García’s eyes bulged out. "You did what?" he asked in astonishment, stopping in mid-stride.

"I captured Zorro," Reyes affirmed.

"So, what happened? Where is Zorro?" demanded the sergeant.

"Well, I captured both Señor Enríquez and Zorro. Señor Enríquez escaped, but I had El Zorro prisoner. The comandante rode up behind me and saw everything. Then the capitán told me that Zorro was not an enemy and told me to lower my rifle."

The huge man was stunned. "The capitán told you that?"

"Sí, Sergeant. I told the capitán that for the capture of El Zorro there is a reward of two thousand pesos. He told me that it is a waste of the taxpayers’ money," Reyes replied with a sigh. "Just think, Sergeant, two thousand pesos and the comandante let him go."

García shook his head. "Capitán de las Fuentes is a smart man, but this bad wound, maybe this is not good for him in many ways."

Reyes hesitated leaving the office. "Listen, Sergeant," he said. "If it’s not against regulations, I’d like to stay here just in case the comandante needs some help."

García looked thoughtful. "I think that’s a good idea, Corporal. The comandante is not well. As a matter of fact, I will keep you company." He looked around and spotted a mug. He took the bottle of brandy from Reyes. "I don’t think the capitán will mind if we have a little of this to help us stay awake." He uncorked the bottle and poured some in the mug. Within an hour, both soldiers had fallen asleep in chairs in the Oficina del Comandante de Los Angeles.

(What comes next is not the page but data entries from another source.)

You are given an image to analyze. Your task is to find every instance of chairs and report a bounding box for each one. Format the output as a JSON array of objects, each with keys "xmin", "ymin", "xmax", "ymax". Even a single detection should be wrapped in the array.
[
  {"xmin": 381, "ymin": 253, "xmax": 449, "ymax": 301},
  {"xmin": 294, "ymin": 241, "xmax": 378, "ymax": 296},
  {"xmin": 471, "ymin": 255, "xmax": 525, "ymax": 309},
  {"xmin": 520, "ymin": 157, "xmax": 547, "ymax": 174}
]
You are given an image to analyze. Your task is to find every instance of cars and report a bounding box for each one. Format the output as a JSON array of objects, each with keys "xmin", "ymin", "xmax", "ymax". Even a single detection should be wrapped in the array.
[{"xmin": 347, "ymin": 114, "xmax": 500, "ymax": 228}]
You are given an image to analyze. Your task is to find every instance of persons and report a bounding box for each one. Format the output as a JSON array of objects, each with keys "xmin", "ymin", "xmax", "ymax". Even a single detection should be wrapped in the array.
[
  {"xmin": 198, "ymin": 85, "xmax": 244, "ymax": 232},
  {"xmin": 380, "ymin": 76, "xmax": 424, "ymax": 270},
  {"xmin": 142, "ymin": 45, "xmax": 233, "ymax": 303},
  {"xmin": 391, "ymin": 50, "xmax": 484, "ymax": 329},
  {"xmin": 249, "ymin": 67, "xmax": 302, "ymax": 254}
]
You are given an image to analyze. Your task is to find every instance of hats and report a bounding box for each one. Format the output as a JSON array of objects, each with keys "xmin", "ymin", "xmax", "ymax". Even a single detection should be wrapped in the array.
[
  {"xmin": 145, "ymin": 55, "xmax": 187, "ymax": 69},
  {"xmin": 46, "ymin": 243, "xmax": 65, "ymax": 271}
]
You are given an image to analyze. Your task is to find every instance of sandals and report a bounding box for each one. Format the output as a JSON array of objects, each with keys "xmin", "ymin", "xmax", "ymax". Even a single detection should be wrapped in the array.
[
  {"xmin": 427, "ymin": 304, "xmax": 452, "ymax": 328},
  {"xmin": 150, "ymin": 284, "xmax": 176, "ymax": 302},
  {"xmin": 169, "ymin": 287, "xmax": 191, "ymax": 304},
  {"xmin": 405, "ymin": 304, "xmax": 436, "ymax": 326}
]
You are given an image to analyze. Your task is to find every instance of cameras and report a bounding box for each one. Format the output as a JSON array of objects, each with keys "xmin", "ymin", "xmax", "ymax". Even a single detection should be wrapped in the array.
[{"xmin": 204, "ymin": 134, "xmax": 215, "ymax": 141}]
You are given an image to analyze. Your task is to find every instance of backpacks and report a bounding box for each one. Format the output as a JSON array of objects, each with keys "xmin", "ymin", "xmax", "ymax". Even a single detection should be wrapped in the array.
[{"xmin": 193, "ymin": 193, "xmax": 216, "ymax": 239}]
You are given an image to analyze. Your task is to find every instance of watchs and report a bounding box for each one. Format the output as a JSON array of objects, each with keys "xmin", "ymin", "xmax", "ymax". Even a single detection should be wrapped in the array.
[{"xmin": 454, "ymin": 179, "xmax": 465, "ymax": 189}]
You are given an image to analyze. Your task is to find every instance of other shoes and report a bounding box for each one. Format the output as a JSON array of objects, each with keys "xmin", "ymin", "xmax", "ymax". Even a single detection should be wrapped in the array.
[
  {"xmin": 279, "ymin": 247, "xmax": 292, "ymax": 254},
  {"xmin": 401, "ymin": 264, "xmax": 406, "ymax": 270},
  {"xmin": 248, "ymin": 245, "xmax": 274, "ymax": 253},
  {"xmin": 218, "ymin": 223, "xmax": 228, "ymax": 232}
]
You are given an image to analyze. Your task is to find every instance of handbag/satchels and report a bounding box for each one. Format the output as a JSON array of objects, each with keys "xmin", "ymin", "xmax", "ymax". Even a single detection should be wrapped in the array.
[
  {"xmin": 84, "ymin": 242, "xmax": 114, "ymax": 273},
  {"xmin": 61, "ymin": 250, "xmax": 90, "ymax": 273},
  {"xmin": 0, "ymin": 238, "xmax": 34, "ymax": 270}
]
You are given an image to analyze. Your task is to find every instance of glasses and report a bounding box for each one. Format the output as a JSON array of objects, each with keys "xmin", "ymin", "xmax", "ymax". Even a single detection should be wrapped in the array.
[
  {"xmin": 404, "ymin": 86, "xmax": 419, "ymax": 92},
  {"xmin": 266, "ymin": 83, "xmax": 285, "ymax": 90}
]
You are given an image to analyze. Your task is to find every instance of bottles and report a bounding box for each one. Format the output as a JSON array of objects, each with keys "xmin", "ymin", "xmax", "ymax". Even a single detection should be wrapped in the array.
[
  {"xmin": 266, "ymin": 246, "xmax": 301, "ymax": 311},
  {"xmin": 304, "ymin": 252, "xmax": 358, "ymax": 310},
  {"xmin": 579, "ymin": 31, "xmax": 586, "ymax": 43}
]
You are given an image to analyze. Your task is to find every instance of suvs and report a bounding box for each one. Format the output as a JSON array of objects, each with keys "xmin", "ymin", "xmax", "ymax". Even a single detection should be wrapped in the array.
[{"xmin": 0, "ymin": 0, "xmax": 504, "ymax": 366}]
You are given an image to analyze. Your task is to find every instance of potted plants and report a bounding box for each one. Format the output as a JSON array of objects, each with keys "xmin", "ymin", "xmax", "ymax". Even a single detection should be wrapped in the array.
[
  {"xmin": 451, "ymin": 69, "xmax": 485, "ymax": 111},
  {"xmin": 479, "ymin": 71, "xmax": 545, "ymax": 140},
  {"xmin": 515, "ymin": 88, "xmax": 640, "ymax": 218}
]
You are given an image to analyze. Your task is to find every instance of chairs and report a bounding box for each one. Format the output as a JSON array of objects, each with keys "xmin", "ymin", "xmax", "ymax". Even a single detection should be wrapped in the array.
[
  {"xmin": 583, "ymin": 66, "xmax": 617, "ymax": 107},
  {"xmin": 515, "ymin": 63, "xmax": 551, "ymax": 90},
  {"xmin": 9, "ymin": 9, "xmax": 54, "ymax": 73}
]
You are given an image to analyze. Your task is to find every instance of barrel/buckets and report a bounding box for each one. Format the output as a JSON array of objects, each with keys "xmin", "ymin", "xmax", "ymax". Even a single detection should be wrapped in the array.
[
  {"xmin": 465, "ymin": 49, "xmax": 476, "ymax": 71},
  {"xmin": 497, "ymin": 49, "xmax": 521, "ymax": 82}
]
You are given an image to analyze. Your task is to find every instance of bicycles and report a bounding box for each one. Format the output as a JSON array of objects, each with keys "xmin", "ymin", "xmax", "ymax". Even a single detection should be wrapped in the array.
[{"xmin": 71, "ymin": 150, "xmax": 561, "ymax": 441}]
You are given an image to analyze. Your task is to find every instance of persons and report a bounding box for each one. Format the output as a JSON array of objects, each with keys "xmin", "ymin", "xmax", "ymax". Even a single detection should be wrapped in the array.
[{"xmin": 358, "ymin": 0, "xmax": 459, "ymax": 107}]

A man in black made his way up a flight of stone stairs back behind the walls of the De la Vega hacienda and emerged into a dimly lit room at the top of the stairs. He unbuckled his sword, removed his mask and cape and slipped into a dressing gown. He pulled a ring in the stone wall, and a wooden panel swung open. He entered into the bedroom of Diego de la Vega. Asleep in a chair by the fireplace was his faithful servant, Bernardo.

Diego de la Vega gently put his hand on the shoulder of the sleeping man and squeezed. The servant woke up at once and raised his eyebrows at the late hour. He rose up out of the chair to offer his young master a glass of wine.

"Well, Bernardo, I had a few strange adventures tonight, including being captured," Diego began taking the glass and sipping its contents.

Bernardo spread his arms and opened his mouth to express astonishment.

"Corporal Reyes came upon me fighting with Señor Enríquez and captured us both. Enríquez diverted the corporal’s attention and escaped into the reeds. Then Capitán de las Fuentes rode up and told Reyes to lower his rifle because, as he said, ‘Señor Zorro is not an enemy.’ Diego paused when he saw the amazement on the mozo’s face. "I know what you are thinking – almost unheard of that a comandante would order such a thing." He paused a moment. "But you know, Capitán de las Fuentes is not your typical comandante."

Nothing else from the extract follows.